ACTION ITEM: Filter the records for lines holding the string "scientific".
════════
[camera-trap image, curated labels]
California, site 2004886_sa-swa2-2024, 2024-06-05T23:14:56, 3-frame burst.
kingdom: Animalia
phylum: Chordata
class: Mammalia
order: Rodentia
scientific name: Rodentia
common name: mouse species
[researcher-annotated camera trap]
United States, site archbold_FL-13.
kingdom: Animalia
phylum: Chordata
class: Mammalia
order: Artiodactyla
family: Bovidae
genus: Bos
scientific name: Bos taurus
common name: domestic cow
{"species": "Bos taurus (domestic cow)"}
════════
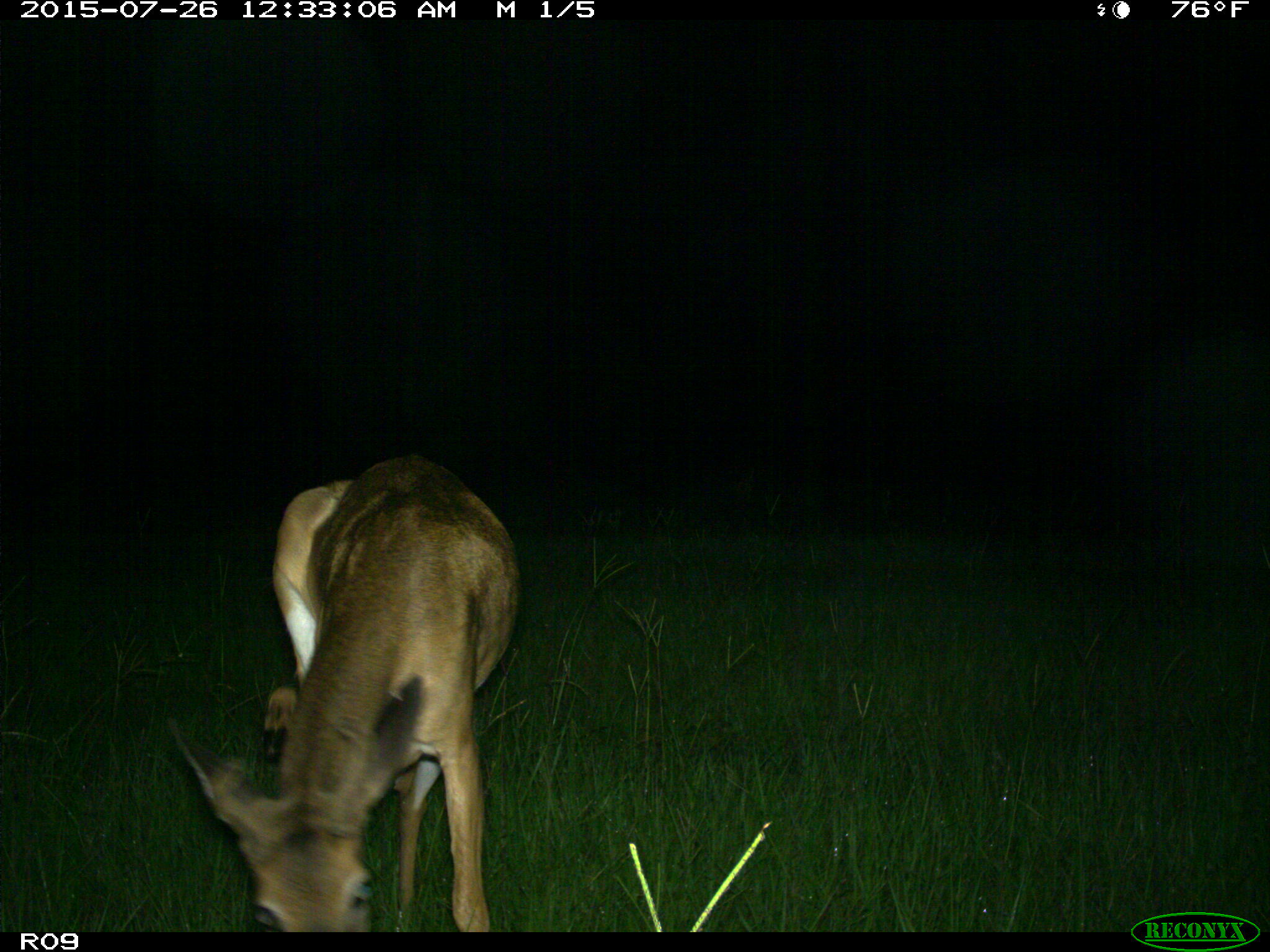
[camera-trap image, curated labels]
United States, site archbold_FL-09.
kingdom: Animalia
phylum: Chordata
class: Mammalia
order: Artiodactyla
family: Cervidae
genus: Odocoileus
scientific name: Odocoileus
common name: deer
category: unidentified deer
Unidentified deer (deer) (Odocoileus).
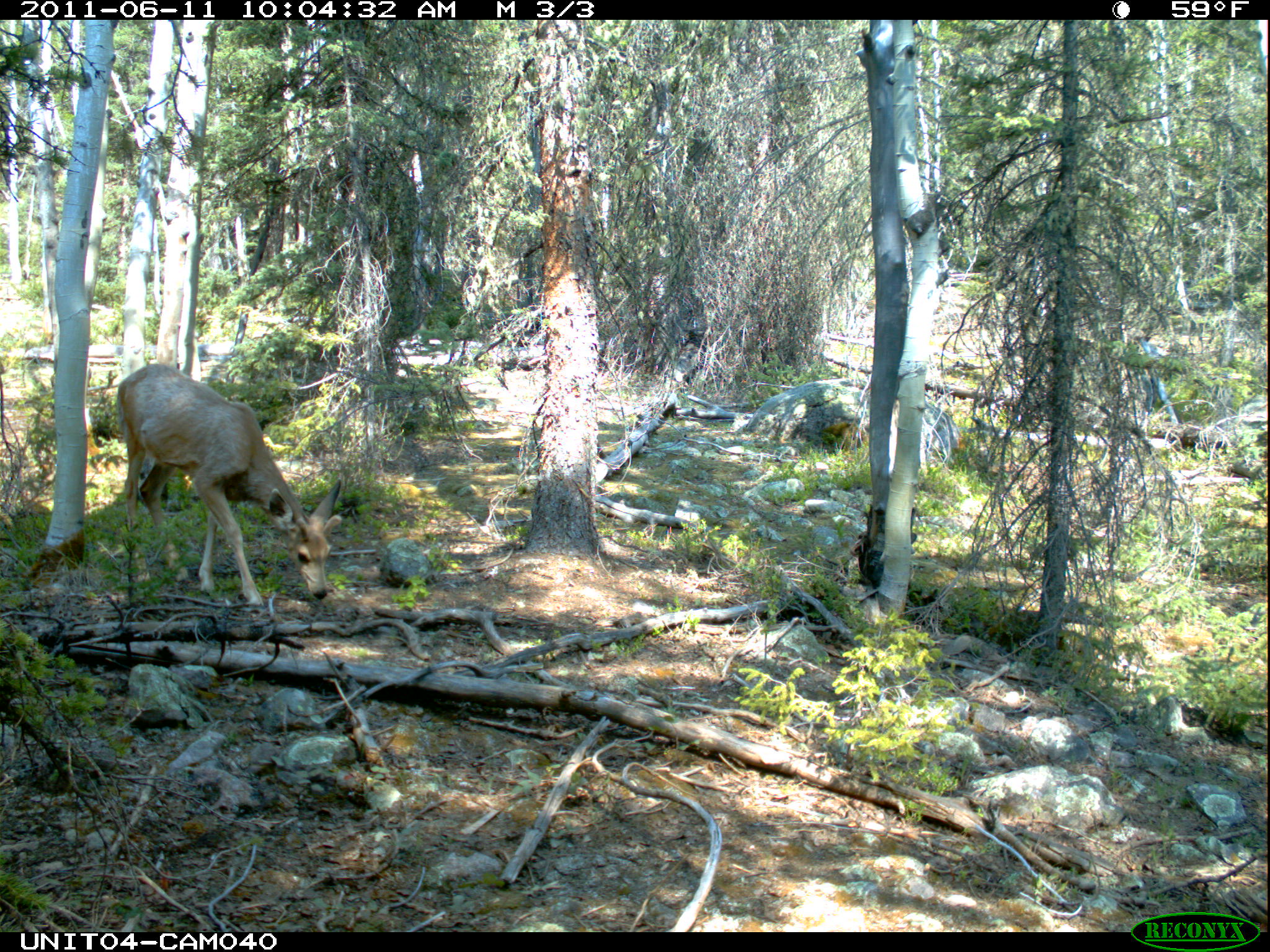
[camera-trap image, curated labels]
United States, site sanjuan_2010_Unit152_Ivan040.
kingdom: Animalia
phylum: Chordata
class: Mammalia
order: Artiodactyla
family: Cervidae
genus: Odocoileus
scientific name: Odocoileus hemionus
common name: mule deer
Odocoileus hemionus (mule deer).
════════
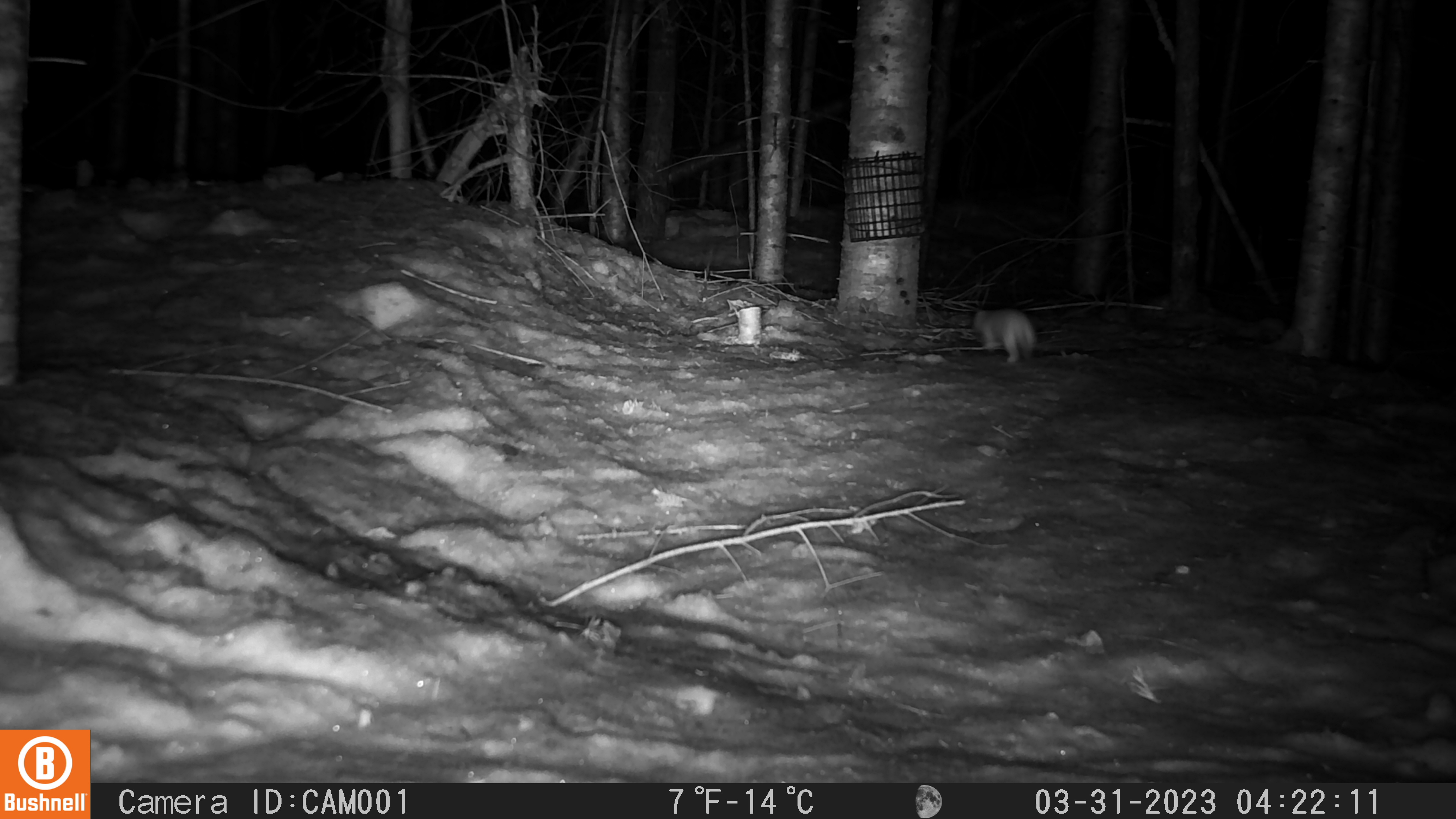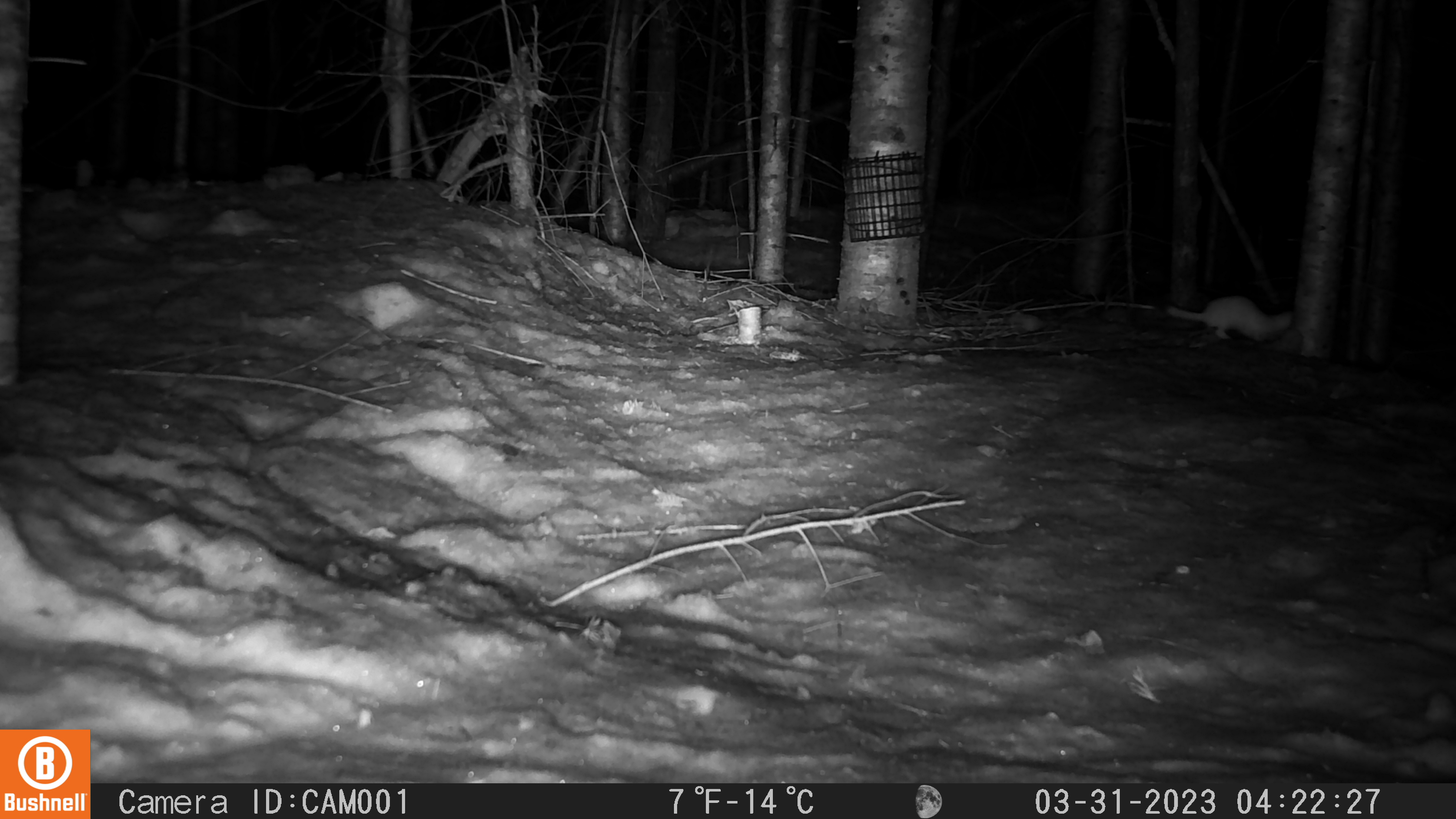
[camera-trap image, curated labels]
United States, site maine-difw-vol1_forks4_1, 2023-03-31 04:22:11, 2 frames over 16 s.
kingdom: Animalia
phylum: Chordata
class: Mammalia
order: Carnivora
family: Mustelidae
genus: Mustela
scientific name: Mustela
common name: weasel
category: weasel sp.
════════
SOLUTION FOR THIS TASK:
scientific name: Rodentia
scientific name: Bos taurus
scientific name: Odocoileus
scientific name: Odocoileus hemionus
scientific name: Mustela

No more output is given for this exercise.